Les ravisseurs avaient menacé de mutiler les victimes si une rançon en cryptomonnaies n'était pas rapidement versée.
L'enquête progresse suite à l'enlèvement qui a déstabilisé Grenoble. Six individus, dont un mineur, ont été placés sous examen le 11 février à Paris, soupçonnés d'être impliqués dans l'enlèvement et la séquestration d'une magistrate. Cette affaire s'inscrit dans une tendance inquiétante de demandes de rançon en cryptomonnaies, expliquée par la procureure du parquet anticriminalité organisée.
Les cinq hommes, dont un mineur, ainsi qu'une jeune femme ont été appréhendés le week-end dernier. Deux d'entre eux ont été interpellés en Savoie alors qu'ils tentaient de fuir vers l'Espagne, indique une source proche de l'enquête.
Les victimes, âgées de 35 et 67 ans, ont été retrouvées blessées dans un garage de la Drôme après avoir subi une séquestration d'environ trente heures. "Elles ont réussi à se libérer grâce à l'absence de leurs ravisseurs et ont appelé à l'aide en frappant à la porte du garage où elles étaient retenues," a affirmé le procureur de Lyon, Thierry Dran, qui a supervisé l'enquête. "Un voisin alerté par le bruit est intervenu et a permis leur évasion," a-t-il ajouté.

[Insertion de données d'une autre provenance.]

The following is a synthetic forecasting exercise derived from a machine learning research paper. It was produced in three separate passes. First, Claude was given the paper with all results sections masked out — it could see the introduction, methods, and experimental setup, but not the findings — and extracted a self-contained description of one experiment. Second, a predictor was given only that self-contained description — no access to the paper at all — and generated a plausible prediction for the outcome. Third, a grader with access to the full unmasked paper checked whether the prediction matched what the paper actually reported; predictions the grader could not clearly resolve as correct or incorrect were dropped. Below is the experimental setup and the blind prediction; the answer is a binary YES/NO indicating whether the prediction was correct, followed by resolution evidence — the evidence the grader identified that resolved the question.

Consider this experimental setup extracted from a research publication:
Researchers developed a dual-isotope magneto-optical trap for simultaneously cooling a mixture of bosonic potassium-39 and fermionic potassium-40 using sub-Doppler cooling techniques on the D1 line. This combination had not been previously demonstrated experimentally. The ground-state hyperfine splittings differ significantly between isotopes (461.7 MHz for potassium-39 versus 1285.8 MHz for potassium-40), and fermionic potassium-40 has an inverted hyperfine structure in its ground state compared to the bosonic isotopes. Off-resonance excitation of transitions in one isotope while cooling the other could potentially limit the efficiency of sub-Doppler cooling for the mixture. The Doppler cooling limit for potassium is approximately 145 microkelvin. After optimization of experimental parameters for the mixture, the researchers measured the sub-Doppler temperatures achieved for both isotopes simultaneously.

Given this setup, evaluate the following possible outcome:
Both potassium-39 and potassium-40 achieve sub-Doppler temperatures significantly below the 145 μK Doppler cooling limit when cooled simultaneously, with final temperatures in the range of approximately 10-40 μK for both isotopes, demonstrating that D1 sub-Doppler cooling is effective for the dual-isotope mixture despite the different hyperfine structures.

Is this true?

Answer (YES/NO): YES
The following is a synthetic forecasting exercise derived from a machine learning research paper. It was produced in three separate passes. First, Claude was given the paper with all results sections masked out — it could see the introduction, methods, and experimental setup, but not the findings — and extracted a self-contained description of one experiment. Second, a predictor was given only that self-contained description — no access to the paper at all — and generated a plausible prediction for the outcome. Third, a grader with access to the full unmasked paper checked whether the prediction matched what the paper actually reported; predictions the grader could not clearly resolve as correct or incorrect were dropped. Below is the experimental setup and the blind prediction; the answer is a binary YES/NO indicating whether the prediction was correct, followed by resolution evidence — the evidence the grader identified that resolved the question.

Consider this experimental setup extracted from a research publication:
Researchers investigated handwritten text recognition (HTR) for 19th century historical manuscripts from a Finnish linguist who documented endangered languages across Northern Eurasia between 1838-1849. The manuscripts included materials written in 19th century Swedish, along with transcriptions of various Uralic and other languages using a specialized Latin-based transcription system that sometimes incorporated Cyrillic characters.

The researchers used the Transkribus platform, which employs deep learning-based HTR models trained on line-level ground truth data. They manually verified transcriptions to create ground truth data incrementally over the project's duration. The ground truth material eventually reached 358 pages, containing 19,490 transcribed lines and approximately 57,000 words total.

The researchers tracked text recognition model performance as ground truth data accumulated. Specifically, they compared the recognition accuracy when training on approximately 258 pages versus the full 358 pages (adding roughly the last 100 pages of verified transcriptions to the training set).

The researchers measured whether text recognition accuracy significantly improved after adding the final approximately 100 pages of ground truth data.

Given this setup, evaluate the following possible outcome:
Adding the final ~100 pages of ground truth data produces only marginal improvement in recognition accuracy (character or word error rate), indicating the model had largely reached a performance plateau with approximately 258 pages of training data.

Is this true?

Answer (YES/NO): YES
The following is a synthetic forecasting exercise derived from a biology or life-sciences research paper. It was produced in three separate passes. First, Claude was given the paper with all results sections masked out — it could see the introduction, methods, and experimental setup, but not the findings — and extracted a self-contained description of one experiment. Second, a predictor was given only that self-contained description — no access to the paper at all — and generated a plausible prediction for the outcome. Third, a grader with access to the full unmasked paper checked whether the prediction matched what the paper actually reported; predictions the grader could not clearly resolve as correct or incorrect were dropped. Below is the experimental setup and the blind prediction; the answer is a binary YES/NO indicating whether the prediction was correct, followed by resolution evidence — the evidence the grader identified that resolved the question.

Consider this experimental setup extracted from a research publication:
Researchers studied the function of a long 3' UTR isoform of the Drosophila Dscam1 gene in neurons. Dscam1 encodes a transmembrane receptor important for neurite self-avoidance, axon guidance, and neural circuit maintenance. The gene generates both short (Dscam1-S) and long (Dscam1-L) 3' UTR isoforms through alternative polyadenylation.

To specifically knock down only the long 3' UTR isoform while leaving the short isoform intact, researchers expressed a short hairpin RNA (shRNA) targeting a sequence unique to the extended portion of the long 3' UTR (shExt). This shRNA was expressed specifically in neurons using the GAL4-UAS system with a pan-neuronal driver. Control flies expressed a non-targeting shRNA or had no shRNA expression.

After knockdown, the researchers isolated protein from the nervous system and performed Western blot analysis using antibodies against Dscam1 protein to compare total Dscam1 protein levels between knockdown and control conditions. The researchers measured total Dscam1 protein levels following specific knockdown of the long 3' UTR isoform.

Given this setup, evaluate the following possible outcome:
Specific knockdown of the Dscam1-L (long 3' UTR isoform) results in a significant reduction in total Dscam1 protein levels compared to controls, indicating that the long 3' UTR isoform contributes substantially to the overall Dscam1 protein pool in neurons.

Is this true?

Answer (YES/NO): NO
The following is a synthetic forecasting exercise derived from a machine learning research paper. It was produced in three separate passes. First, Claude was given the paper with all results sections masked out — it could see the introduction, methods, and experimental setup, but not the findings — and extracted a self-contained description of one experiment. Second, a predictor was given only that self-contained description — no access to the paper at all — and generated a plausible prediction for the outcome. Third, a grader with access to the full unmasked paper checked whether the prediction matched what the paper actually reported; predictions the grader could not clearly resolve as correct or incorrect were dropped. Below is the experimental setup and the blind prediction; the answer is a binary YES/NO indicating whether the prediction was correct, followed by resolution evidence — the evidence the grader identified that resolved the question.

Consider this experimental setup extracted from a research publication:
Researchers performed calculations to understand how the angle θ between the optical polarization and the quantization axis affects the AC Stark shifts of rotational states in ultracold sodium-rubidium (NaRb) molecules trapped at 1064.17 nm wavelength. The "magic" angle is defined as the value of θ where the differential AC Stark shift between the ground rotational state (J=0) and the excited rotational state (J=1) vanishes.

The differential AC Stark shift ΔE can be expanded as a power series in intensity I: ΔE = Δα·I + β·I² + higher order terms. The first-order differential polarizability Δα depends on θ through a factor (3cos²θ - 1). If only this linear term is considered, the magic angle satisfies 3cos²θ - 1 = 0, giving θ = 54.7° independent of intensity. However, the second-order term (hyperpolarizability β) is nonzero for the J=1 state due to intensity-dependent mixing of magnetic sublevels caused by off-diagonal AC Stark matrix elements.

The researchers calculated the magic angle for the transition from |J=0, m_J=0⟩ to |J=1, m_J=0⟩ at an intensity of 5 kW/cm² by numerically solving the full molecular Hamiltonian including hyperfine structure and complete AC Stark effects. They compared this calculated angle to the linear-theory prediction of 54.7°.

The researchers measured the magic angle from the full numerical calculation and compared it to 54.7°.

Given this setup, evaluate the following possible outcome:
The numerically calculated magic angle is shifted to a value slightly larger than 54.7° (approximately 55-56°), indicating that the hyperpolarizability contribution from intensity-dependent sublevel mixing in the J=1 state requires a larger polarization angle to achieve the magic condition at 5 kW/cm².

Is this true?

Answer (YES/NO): NO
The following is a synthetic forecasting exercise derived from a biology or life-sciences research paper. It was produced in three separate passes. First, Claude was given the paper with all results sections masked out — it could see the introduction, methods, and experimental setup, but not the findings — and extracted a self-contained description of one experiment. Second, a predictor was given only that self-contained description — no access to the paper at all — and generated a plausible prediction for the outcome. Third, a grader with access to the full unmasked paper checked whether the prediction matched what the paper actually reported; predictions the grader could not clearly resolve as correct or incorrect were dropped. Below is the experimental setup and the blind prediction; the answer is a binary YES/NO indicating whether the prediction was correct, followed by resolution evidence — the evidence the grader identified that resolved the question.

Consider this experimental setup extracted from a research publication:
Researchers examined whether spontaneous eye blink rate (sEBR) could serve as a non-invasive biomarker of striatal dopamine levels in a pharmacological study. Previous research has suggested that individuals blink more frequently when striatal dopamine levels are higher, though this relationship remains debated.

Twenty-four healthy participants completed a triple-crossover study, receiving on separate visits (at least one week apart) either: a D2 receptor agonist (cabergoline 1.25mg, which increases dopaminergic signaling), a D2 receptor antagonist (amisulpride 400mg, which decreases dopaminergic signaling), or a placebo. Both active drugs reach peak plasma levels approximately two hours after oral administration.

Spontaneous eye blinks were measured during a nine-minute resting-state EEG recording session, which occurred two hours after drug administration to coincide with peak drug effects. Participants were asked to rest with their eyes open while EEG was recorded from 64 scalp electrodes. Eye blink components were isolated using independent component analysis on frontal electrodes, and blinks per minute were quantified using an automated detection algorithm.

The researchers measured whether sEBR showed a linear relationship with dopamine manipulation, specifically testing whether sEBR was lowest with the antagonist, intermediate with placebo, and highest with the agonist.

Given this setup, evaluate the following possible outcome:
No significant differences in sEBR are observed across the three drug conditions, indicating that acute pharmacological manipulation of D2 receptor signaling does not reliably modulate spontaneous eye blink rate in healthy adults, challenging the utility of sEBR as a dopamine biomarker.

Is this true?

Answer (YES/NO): NO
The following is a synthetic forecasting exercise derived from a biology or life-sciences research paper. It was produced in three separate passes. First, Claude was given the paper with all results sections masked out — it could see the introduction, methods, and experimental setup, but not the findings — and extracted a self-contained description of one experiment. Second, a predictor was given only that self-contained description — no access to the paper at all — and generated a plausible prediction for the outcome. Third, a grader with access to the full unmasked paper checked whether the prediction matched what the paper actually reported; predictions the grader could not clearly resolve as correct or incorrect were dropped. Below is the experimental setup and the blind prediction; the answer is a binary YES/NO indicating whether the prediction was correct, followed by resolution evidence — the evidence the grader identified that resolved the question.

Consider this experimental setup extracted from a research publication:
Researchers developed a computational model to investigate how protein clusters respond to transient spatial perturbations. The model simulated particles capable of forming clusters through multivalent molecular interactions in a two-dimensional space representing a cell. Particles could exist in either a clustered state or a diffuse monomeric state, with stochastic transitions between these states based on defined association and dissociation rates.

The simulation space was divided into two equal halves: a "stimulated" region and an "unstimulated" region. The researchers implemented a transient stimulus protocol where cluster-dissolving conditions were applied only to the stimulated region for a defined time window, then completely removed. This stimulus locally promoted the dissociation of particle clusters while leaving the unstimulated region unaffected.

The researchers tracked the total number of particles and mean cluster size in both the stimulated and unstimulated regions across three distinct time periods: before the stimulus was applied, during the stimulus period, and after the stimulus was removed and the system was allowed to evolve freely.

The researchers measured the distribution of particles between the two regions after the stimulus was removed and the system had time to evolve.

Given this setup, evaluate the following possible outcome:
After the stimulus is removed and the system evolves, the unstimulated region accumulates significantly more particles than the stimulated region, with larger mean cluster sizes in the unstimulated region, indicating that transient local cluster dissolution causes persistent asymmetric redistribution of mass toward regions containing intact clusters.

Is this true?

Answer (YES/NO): YES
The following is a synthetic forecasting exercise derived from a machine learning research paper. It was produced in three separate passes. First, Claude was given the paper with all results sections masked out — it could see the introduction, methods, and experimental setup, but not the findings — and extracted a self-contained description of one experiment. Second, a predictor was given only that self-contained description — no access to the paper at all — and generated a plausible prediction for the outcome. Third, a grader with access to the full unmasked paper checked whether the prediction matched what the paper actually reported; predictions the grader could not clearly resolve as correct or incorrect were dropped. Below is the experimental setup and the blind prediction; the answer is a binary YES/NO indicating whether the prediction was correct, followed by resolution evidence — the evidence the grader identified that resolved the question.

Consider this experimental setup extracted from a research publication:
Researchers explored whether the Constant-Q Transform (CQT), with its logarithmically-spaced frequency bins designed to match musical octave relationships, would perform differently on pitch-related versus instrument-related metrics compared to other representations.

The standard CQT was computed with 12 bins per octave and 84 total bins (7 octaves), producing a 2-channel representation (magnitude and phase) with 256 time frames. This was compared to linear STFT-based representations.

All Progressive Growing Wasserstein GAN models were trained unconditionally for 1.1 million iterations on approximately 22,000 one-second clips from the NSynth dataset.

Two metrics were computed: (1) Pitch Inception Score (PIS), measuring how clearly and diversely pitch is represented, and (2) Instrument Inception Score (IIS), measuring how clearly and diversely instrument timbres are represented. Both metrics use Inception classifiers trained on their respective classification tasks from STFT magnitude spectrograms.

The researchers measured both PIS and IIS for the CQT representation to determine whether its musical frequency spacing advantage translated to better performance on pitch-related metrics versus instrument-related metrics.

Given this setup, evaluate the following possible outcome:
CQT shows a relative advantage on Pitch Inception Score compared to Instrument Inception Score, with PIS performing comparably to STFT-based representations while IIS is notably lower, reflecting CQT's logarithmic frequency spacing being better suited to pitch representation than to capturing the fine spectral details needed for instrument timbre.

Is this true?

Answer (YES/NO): NO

Une rançon en cryptomonnaies demandée
La magistrate résidant à Grenoble a été enlevée à son domicile dans la commune de Saint-Martin-le-Vinoux, aux alentours de 2h50, en compagnie de sa mère. Son compagnon, "partenaire dans une start-up évoluant dans le secteur des cryptomonnaies", était absent lors du rapt. Il a alerté la police vers 9h30 jeudi après avoir reçu un message menaçant de mutilation des victimes en cas de non-paiement de la rançon en cryptomonnaies, indique Thierry Dran sans fournir de détails sur le montant exigé. Aucun versement n'a été effectué.
Étant donné la "sérieuse gravité" des faits, le parquet national anticriminalité organisée a pris en charge l'enquête. "À ce stade, aucune motivation liée à la profession de l'une des victimes n'a été établie dans ces faits," a précisé la procureure Vanessa Perrée dans un communiqué de presse.
Les six suspects, désormais mis en examen, sont poursuivis pour "arrestation, enlèvement, séquestration ou détention arbitraire d'otage dans le but d'obtenir l'exécution d'un ordre ou d'une condition" ainsi que pour association de malfaiteurs criminelle, dans le cadre d'une action organisée.